ABC publica documento sobre Ciência Aberta
Em 23 de novembro foi lançado um documento da Academia Brasileira de Ciências, delineando a paisagem e fazendo recomendações sobre ciência aberta.
É estimulante ver instituições influentes do meio acadêmico brasileiro avançarem e difundirem a discussão sobre ciência aberta, particularmente neste período de reedificação de algumas das instituições científicas nacionais. Nada impede, naturalmente, que se possa tecer algumas críticas, a maioria das quais pode ser facilmente solucionada.
Nota-se que o documento, produzido por um grupo de trabalho interno, por hora não possui um DOI para ser referenciado pois não se encontra arquivado, não possui uma licença aberta para permitir a difusão, a tradução ou o reemprego de seus conteúdos originais, e não disponibiliza a versão fonte para facilitar o reemprego e a acessibilidade. Também não está disponível em português, língua oficial do país, o que pode limitar seu uso na defesa de políticas científicas nacionais perante atores não acadêmicos, enquanto documentos como este em inglês são abundantes.

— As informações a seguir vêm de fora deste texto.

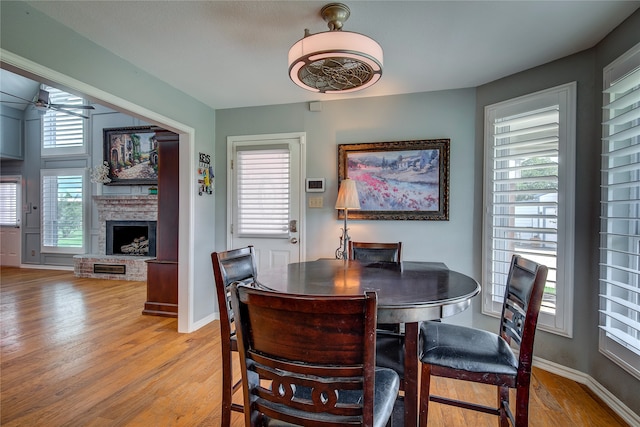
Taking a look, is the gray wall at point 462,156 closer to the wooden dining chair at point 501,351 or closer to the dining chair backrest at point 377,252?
the dining chair backrest at point 377,252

Já em termos de conteúdo, é possível observar em alguns temas uma certa falta de “zeitgeist”. Sem querer particularizar, me permito destacar uma questão em ciência cidadã e outra em acesso aberto. Sobre a primeira, o texto apresenta uma visão enviesada do que se passa nas ciênciais sociais, desconhecendo uma possível maioria de correntes internacionalmente vibrantes apoiadas em Pesquisa Ação Participativa, prática surgida do trabalho de Paulo Freire no próprio Brasil, e que são reconhecidas como referência e exemplo para a ciência cidadã nas ciências sociais e humanas mundo afora[1,2].
Quanto ao acesso aberto, o texto omite o importante esforço de coordenação internacional pela dita “via diamante”[3], única que ainda propõe um caminho crível, ainda que desafiador, para acabar com o grotesco desvio mundial de verba pública destinada à ciência imposto pela posição estratégica dos editores hegemônicos. Isso pois a experiência dos últimos 20 anos evidencia que a via das APCs (taxas de processamento de artigos) avançou o acesso, mas amplificou os gastos com publicação e as margens de lucros das grandes editoras, junto a outras mazelas[4,5]. E vale lembrar que a via diamante se inspira de experiências latinoamericanas de infraestruturas públicas mencionadas no texto, como SciELO e Redalyc, cujas revistas infelizmente vem sofrendo pressões diversas para adotar APCs por falta de políticas públicas adequadas.
O lançamento ocorreu durante um webinário com apresentações dos autores seguidas por um rico debate abrangendo desafios humanos e infraestruturais particulares ao cenário brasileiro. O documento e a gravação do webinário podem ser acessados a partir de um post com resumos das intervenções, no site da Academia Brasileira de Ciências: Webinário e lançamento de documento sobre Ciência Aberta.